Why the government objects
The opposition came from the top. Prime Minister Netanyahu said the proposed sale is "not on the agenda," citing concerns about foreign ownership, and Defense Minister Israel Katz adopted his ministry's recommendation to oppose it, with officials warning that "the transaction in its proposed format does not adequately protect Israel's security interests," Investing.com reported.

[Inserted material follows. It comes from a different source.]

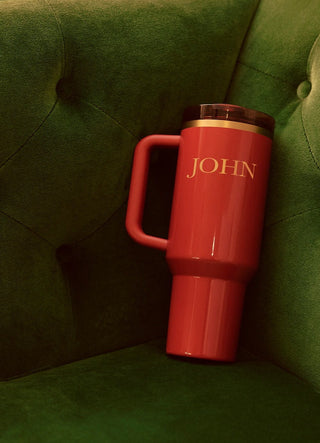 Red thermos with 'JOHN' branding on a green cushioned surface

At the center of the worry is who stands behind the buyer. Hapag-Lloyd counts Qatari and Saudi investors among its large shareholders, and Israeli officials, including deputy minister Almog Cohen, framed those stakes as a "strategic threat" given ZIM's role in the country's shipping and supply lines, according to Investing.com. ZIM is not treated as an ordinary company in Israel; it is seen as strategic infrastructure, which is precisely why the golden share exists.
Where it stands
ZIM, for its part, said it continues to work under its existing merger agreement with Hapag-Lloyd and to cooperate with regulators reviewing the deal. The transaction had been expected to close later in 2026, but that now depends on clearing the state's special-share review, an approval that suddenly looks far from assured.
Adding to the uncertainty, an Israeli-led rival bid has been reported, from the investor Haim Sakal, pitched as keeping ZIM under local control, according to the trade outlet Container News. Whether that alternative gains traction may hinge on the same question now facing the Hapag-Lloyd deal: what the government will accept.
Why it matters
The episode is a reminder that some cross-border takeovers turn less on price than on politics. For ZIM's shareholders, a clean cash exit at $35 a share is now clouded by the risk that the government blocks it, which is why the stock fell. For Hapag-Lloyd, it is a test of whether a strategically sensitive target can be bought at all when a state holds a veto. And it sits within a broader pattern of governments guarding "strategic" assets, ports, shipping lines, energy and telecoms, from foreign control, even when the companies' own owners are willing to sell.